A two-way radio communication system could be established between the brain of a subject and a computer. Certain types of neuronal activity related to behavioral disturbances such as anxiety, depression, or rage could be recognized in order to trigger stimulation of specific inhibitory structures. The delivery of brain stimulation on demand to correct cerebral dysfunctions represents a new approach to therapeutic feedback. While it is speculative, it is within the realm of possibility according to present knowledge and projected methodology.

Jose M.R. Delgado, M.D., Physical Control of the Mind: (New York: Harper & Row, Publishers, 1969), 200-201.

Automatic Learning without Conscious Participation:

It is reasonable to speculate that in the near future the stimociever may provide the essential link from man to computer to man, with a reciprocal feeback between neurons and instruments which represents a new orientation for the medical control of neurophysiological functions. For example, it is conceivable that the localized abnormal electrical activity which announces the imminence of an epileptic attack could be picked up by implanted electrodes, telemetered to a distant instrument room, tape-recorded, and analyzed by a computer capable of recognizing abnormal electrical patterns. Identification of the specific electrical distrubance could trigger the emission of radio signals to activate the patient's inhibitory area of the brain, thus blocking the onset of the convulsive episode.

_Problem_
Pick up the passage about linking the brain to a computer by radio right after its last sentence, and keep writing in the same style.

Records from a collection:
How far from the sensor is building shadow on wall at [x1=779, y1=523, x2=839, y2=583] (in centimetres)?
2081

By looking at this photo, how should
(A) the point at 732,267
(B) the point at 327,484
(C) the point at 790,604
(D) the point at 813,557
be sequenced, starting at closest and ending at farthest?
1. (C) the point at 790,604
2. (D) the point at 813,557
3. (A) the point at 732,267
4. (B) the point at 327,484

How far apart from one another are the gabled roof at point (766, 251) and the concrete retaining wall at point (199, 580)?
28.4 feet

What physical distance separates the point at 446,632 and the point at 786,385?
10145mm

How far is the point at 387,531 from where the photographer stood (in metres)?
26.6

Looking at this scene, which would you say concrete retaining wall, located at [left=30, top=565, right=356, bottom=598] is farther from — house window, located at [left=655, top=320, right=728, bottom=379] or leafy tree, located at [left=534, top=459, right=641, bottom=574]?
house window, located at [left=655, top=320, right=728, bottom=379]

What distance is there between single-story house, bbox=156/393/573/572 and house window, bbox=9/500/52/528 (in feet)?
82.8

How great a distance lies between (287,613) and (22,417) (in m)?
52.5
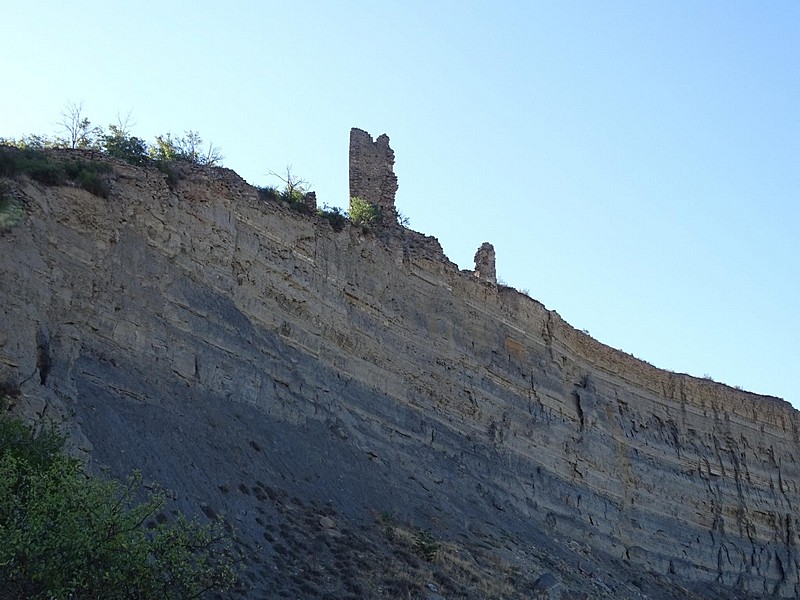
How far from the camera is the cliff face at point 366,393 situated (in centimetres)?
2144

_Answer for the task_
This speculation is supported by the following experiments completed in June, 1969, in collaboration with Drs. Johnston, Wallace, and Bradley, Chimpanzee Paddy (Figure 3), while free in her cage, was equipped with a stimoceiver to telemeter the brain activity of her right and left amygdaloid nuclei to an adjacent room, where these waves were received, tape-recorded, and automatically analyzed by an on-line analog computer. This instrument was instructed to recognize a specific pattern of waves, a burst of spindles, which was normally present in both amygdaloid nuclei for about one second several times per minute. The computer was also instructed to activate a stimulator, and each time the spindles appeared, radio signals were sent back to Paddy's brain to stimulate a point in her reticular formation known to have negative reinforcing properties. In this way electrical stimulation of one cerebral structure was contingent on the production of a specific EEG pattern by another area of the brain, and the whole process of identification of information and command of action was decided by the on-line computer.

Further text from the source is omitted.